By Susie Moore
Give time, time.” —Martha Beck
[M]y dad died when I was 19, when he was almost 60. He was a writer like me. He was also an addict. It was expected (he had a bad heart and no plans to surrender his vices), but it was still a shock when it actually happened. Sometimes it feels like 14 years ago. Sometimes it feels like it all happened so recently—especially when he visits me in dreams.
When I reflect upon my what I’ve learned about loss, grief, and life in the years since, these are four truths I know for sure:
1. Love is stronger than death.
I still have a father. He lives within me and my sister and in our memories. When I make an English roast dinner, drive a car (he taught me how), play Scrabble or cards, read the classics, watch English television, and even sit down to write, I feel his presence. The first time I held the book I’d authored in my hands, I felt him say, “I told you so! You did it.”
When someone leaves your life, all that’s gone is his or her physical form. That notion has been tremendously comforting to me.

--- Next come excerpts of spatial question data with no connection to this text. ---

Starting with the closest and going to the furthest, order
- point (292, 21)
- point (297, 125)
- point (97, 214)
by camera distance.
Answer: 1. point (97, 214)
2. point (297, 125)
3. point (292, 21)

2. Spending real time with loved ones is important.
I visit my mum in the U.K. twice per year. Life is busy, yes. But making time for the people you love matters. Spend time with your parents (and everyone who’s important to you). And try not to spend all the time you’re with them on your phone.
Ask them questions. What did they think about the world when they were your age? What were they doing? What year were they the happiest? What are their favorite memories of you? Write it down too! You’ll revisit those stories many times in your life.
3. Just because someone looks OK doesn’t mean they are OK.
After losing her husband suddenly last year, Sheryl Sandberg said, “Don’t ask someone who’s grieving, ‘How are you?’ Ask, ‘How are you today?’”
Emotions for someone who’s grieving are a roller coaster—they can go from laughter to tears in seconds. There is no right or wrong way to grieve, and we should never judge anyone who is experiencing grief. The process is deeply personal. I don’t talk about my father unless it’s with my family or I’m speaking to someone going through a similar experience. I don’t want sympathy or questions. This is my way of handling things, and that’s OK.
4. Death can inspire you to live life to its fullest.
If I live to my dad’s age (and I hope to live much longer than that), my life is already more than halfway through. This sounds scary, but to me, it’s motivating. Death gives life meaning. When I contemplate my own imminent death one day, I feel courageous, fearless, and powerful. You’re allowed to feel this way too. The hardest lessons bring the greatest freedoms.
I think of my dad every day—especially when something funny happens. And I talk to him every time I achieve a significant milestone. I admit: I’m jealous when I see other people with their dads. And that’s OK too. I practice compassion for my own emotions, which I consider the highest form of self-care.
My grief has changed shape over the years, but it’s true what they say about time. My physical pangs of suffering are fewer now. And in moments of questioning, the most healing thing I can think to do is live a life he would be proud of. Because we’ll always be in it together.